As Carey’s rope unraveled around the tree, her side of the raft crashed forward, then slewed around, pitching its full weight suddenly and unexpectedly on Patty’s rope, which sliced through Patty’s grip, burning both her palms. In agony, she let go.
The raft swung back in the opposite direction, then crashed out of control down the slope, heading like a deadly toboggan toward the clifftop.
Annie managed to jump out of the way just before the raft careened past. Although it was far lighter than the first raft that they’d built, this raft was thirty feet long and gathering speed as it bumped down the steep slope.
With a final crash, it lurched over the top of the cliff.
On the beach below Jonathan heard a scream and saw Annie disappear. We’ve been attacked! he thought.
Then he saw the raft hurl over the clifftop, blotting out the stars. Frozen with disbelief, he watched it drop toward the waterfall, bounce off the rocks at the bathing pool, launch itself into the air and fly toward him.
He thought, She’ll smash to pieces on these rocks if I don’t do something. Then the sharp edge of the raft caught him on the right side of his head near the temple. The force knocked him backward and his head crashed against a boulder, fracturing his skull. He died instantly.
Dangerously fast, Carey hurled herself down the side of the cliff, followed by Suzy. Below them, the raft crashed into the water and swirled out into the black lagoon on the waterfall current.
Scratched and bleeding, Carey reached the sand, raced across it and hurled herself into the sea, determined to retrieve the raft—their only hope of escape—before it was swept out to sea. There were six vine ropes trailing from the raft. If she could catch just one of them, she could haul herself aboard.

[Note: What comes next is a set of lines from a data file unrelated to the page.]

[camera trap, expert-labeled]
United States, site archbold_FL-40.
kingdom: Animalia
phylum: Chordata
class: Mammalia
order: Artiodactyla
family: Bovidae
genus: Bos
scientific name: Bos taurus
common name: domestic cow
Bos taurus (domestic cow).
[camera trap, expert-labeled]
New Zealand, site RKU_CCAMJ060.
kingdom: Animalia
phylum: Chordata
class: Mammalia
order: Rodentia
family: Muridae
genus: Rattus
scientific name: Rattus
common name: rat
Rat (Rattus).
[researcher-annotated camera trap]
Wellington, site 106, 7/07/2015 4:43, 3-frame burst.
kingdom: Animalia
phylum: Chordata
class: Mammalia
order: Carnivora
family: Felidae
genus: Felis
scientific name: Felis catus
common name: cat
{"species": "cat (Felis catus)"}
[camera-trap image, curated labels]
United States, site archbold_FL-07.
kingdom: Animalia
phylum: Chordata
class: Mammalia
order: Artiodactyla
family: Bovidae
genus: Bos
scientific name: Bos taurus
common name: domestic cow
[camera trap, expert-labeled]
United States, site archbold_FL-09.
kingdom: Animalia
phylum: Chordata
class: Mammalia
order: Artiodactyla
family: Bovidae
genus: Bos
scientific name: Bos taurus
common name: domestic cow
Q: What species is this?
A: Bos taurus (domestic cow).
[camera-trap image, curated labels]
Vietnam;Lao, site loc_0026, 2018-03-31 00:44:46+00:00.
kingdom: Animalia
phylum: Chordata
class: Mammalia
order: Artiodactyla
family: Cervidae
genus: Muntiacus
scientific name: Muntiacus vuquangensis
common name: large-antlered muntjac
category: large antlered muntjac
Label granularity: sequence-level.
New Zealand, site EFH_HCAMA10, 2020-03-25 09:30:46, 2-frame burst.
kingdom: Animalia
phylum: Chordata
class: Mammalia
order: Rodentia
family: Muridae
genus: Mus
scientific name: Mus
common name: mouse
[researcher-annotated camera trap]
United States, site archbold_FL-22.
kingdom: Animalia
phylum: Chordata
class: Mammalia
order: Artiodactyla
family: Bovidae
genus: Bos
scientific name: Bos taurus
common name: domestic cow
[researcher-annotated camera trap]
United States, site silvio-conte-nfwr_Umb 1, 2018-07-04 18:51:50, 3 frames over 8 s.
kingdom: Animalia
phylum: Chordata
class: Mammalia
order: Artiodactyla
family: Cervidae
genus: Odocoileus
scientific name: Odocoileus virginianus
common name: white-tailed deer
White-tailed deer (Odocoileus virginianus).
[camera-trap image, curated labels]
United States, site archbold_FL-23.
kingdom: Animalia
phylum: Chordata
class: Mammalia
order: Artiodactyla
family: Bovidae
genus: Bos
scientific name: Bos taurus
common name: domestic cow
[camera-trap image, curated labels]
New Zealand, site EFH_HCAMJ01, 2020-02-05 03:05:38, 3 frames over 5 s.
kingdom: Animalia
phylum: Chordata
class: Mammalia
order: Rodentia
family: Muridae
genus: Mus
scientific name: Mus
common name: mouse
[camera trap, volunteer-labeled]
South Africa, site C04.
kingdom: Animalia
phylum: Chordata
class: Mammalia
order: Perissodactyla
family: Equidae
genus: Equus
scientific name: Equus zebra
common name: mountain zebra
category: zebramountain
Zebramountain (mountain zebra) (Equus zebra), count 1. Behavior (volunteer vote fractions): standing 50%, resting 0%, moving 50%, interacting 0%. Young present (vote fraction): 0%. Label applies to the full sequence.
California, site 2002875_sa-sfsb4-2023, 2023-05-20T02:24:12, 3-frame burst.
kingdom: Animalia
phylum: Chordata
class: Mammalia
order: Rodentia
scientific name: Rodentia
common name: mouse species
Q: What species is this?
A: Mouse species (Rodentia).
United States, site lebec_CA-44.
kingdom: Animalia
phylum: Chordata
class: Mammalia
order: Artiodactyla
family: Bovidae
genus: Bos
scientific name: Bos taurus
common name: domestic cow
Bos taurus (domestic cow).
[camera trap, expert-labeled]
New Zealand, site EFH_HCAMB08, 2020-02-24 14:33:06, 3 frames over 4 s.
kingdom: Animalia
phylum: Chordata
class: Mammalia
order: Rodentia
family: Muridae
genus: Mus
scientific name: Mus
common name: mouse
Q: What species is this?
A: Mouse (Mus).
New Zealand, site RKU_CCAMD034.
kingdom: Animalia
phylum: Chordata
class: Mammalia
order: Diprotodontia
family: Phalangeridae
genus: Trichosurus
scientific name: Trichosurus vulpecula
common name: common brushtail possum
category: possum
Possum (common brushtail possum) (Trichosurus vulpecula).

Carey ran through the shallows, took a deep breath and dived in. Inhale on stroke four, inhale on stroke six … She swam faster than she ever had before.
By the time Suzy scrambled onto the beach, Carey was halfway to the raft. It was nearing the gap in the reef, where the coral waited, razor-sharp.
From the water’s edge, Suzy called in horror, “Come back, Carey! Sharks beyond the reef!”
Even if Carey managed to haul herself aboard the raft, without paddles she would be at the mercy of the current, and without food or water, she would soon die.
Head down, unable to hear, Carey headed for the raft.
BOOK FIVE
PERIL
23
Racing after the raft in the lagoon, Carey suddenly realized her danger and started to fight her way out of the waterfall current that was carrying her toward the narrow, coral-fanged channel, beyond which lay the ocean.
Carey knew that it was useless to try to swim against the current, so she turned south and concentrated on swimming parallel to the beach, fighting sideways out of the current until she was clear. Then she made another right-an
gled turn and headed back toward the sand.
While Carey fought for her life in the moonlit water, Annie had slithered down the cliff behind Silvana—far too fast for safety. Together, they dragged Jonathan from the water, knowing all the while that he was not unconscious but dead.
For half an hour Patty administered the kiss of life to Jonathan, while Carey lay exhausted and panting, her head in Suzy’s lap, on the bone-white beach. Moonlight brushed the scene in black and silver.
Patty finally sat back on her heels and said, “It’s no use.” She burst into tears.
Careless of their safety, all the women huddled around the thin body on the sand. They sobbed as they held his still-warm hands and kissed them. They stroked his hair, they kissed his face, they begged him not to leave them. They sorrowed until Suzy threw back her head and howled to the sky, swearing to God that she’d never believed in Him and now she knew she was right—He didn’t exist, there was nothing up there.
In that case, Annie wondered, to whom did Suzy think she was shouting? She said, “We’ve got to get him off the beach or they’ll know that we’ve lost our man.”
“How can you be so goddamn brisk and practical when he’s only just died?” Suzy cried.
“Because he wouldn’t want anyone else to die,” Annie said.
With difficulty, they heaved Jonathan onto Carey’s back, his arms dangling over her shoulders. With a strength she hadn’t realized she possessed, Carey pulled him up the cliff, while Silvana pushed from behind.